As our friend Scott Bradner, who will be speaking about Net Neutrality on May 22nd says, “Cookies keep state and don’t require extra engineering.”
So then what makes a session controller one of the first adopters and success stories in what is suppose to fundamentally be an over-the-top implementation?
Strangely enough, the answer is transcoding and, in particular, Google’s inability to accept other codecs in their implementation of WebRTC. Now as you know, I have pointed out many times that among WebRTC’s many values is a tool that Google can use to push its codec implementations, so the fact that it is unaccepting of a compromise is very logical. Likewise, given the contentious nature of relationships in Silicon Valley, it is logical for the other major browsers to be leery.
Also, it is easy to understand why startups want to avoid the cost of other codecs, which is why isolating the problem is in effect one of the best aspects of session border controllers.
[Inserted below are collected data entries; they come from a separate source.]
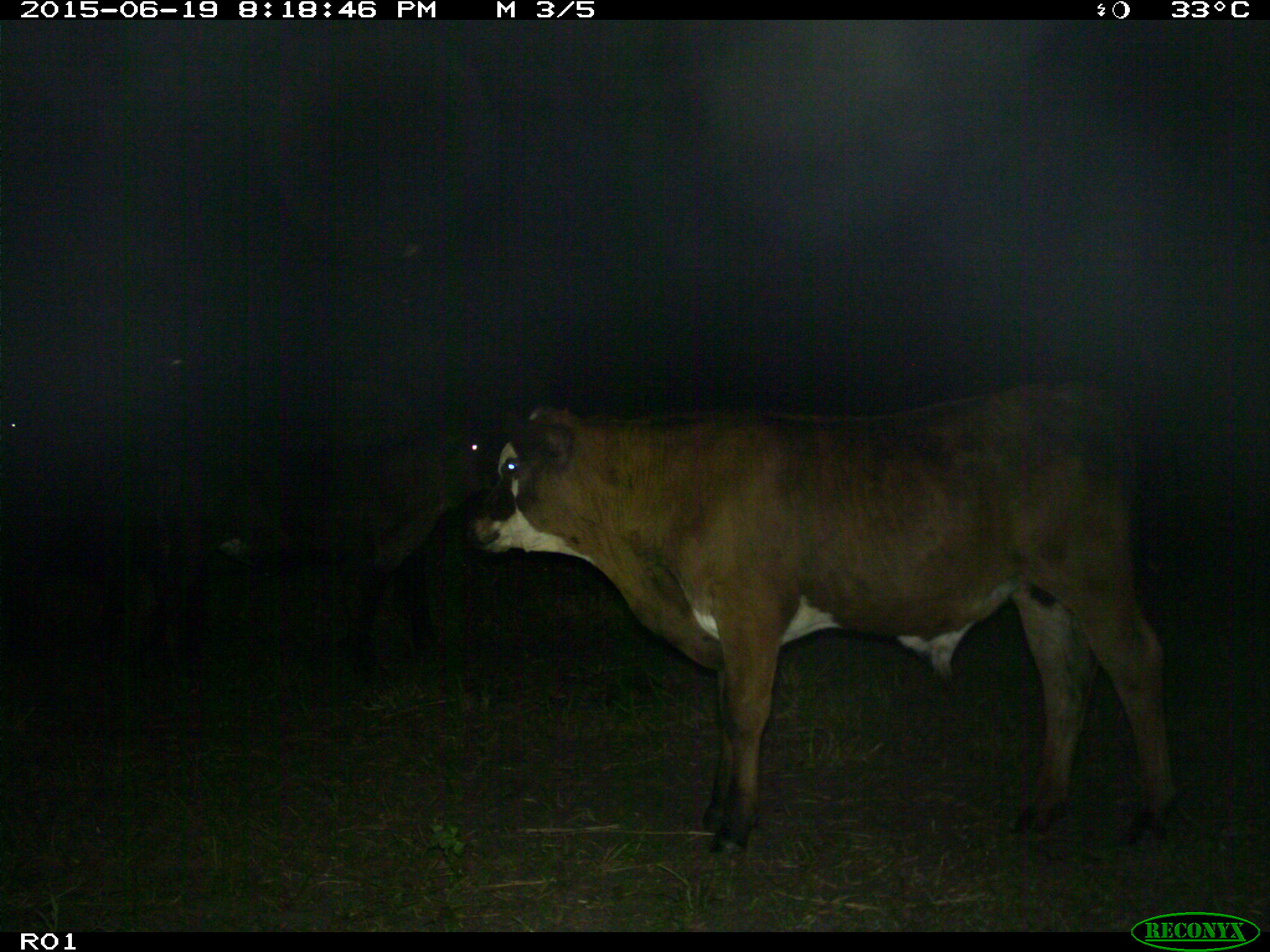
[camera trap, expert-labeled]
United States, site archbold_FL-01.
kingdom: Animalia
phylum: Chordata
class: Mammalia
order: Artiodactyla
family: Bovidae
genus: Bos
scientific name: Bos taurus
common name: domestic cow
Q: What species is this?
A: Bos taurus (domestic cow).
As such, Google — the company that wants to make every website a communications platform — has forced websites to find ways to manage their relationship with traditional carriers and mobile devices in particular.
One interesting possibility — and a truly unintended consequence — is the use of Skype In/Skype Out gateways to manage these transcoded sessions. And yet another dilemma is that these systems remain closed. And if this continues, we will see the fractured communications path giving more rationale for controllers to be in the mix of federation and public good requirements.
In the end, we may very well see Google’s baby grow up to be unloved and unwanted back at the Googleplex. After all, we know this has happened there before, and there is little if any doubt it will happen again.